5.2 OS PRESSUPOSTOS COMPORTAMENTAIS

5.2.1 Racionalidade limitada

Williamson (2012) opõe-se ao pressuposto neoclássico da racionalidade substantiva ao admitir que os agentes possuam limitações para acessar, acumular, processar e transmitir informações. Tais limitações cognitivas implicam em agentes que fazem escolhas e tomam decisões com base em um número restrito de informações, as quais são interpretadas de acordo com suas experiências anteriores e alinhadas as diversas visões de mundo que cada indivíduo possui.

Por envolver processos cognitivos, modelos mentais e visões de mundo, a análise da racionalidade limitada dos agentes não é tarefa simples, de forma que pesquisadores têm adotado diferentes métodos para detectar e demonstrar a racionalidade limitada dos indivíduos.
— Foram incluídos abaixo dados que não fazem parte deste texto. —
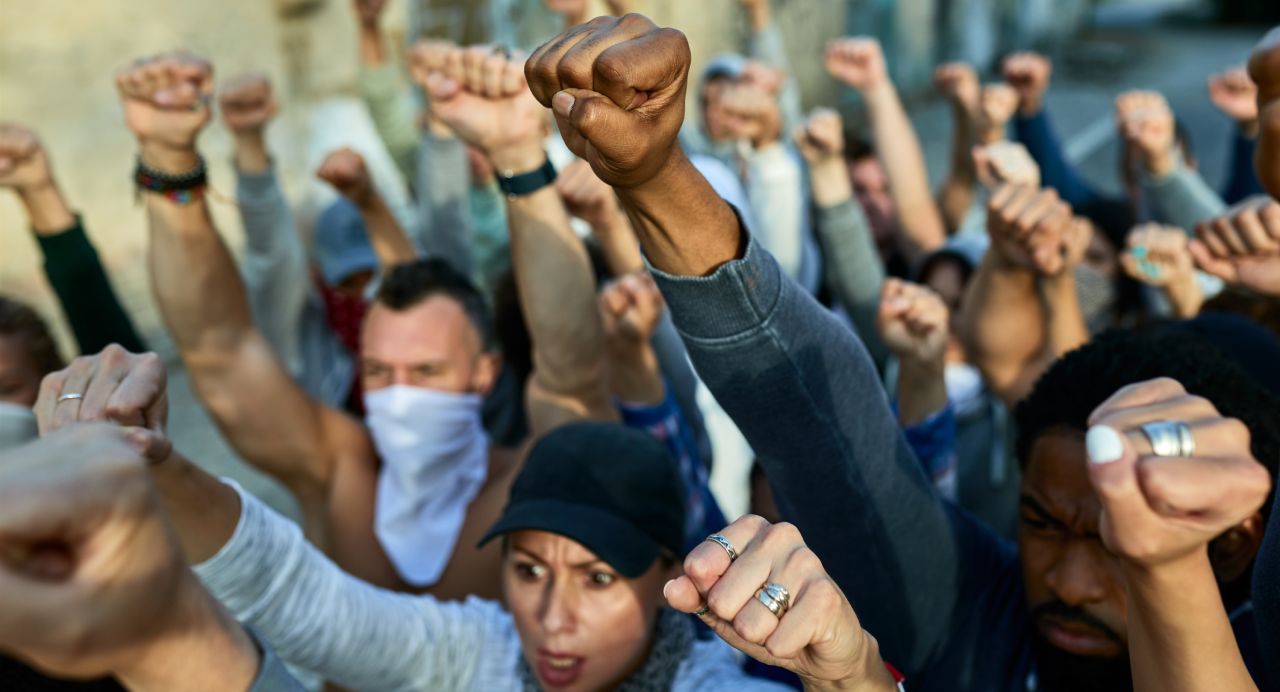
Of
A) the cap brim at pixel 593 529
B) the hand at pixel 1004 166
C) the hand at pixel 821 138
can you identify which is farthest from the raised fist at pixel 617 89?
the hand at pixel 821 138

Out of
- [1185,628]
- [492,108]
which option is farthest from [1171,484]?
[492,108]

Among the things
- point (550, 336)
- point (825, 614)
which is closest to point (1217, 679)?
point (825, 614)

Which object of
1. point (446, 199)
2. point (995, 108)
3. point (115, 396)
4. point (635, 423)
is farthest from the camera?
point (995, 108)

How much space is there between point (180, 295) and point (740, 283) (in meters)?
1.47

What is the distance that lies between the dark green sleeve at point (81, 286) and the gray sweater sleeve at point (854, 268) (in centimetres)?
197

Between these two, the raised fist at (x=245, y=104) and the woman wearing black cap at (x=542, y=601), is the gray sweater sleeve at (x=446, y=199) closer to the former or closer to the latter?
the raised fist at (x=245, y=104)

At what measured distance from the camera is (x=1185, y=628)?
3.45 ft

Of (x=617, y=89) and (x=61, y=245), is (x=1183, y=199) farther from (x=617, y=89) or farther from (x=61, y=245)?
(x=61, y=245)

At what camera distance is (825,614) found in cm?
114

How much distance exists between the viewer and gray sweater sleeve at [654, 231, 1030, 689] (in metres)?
1.36

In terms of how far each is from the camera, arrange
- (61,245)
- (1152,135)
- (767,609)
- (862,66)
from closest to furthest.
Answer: (767,609) < (61,245) < (1152,135) < (862,66)

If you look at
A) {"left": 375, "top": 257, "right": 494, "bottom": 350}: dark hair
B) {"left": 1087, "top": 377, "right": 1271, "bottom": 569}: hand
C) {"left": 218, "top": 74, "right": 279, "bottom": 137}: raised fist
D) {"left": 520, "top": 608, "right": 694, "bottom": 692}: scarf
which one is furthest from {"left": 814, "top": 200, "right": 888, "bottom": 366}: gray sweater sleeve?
{"left": 1087, "top": 377, "right": 1271, "bottom": 569}: hand

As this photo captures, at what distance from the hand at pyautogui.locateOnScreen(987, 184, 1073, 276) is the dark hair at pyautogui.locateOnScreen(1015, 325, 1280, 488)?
0.31m

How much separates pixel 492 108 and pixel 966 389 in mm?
1635
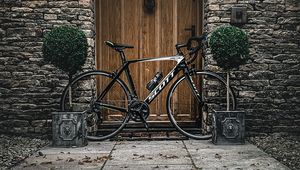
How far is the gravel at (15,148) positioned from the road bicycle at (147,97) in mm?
613

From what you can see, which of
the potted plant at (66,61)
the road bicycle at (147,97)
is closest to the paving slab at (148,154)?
the road bicycle at (147,97)

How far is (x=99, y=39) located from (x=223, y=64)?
2021mm

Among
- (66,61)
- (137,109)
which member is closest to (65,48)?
(66,61)

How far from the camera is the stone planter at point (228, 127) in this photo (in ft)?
17.2

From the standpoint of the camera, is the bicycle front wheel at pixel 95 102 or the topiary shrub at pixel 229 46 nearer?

Silveira (2017), por exemplo, usou o acesso à informação e aos fatores considerados na tomada de decisão como proxies para a racionalidade limitada, além de expor aos entrevistados de sua pesquisa duas situações-problema com o objetivo de captar o uso da emoção ou da razão nas decisões. Por sua vez, Schubert (2012), ao investigar a racionalidade limitada dos produtores de leite de Santa Catarina, questionando os motivos que levavam os produtores a permanecerem na atividade versus a disponibilidade e os fatores que poderiam conduzir à mudança de atividade. Por fim, Matei (2015), analisou os processos de inovação na agricultura familiar e concluiu que as interações entre agentes tenderam a amenizar as incertezas causadas pela racionalidade limitada dos indivíduos.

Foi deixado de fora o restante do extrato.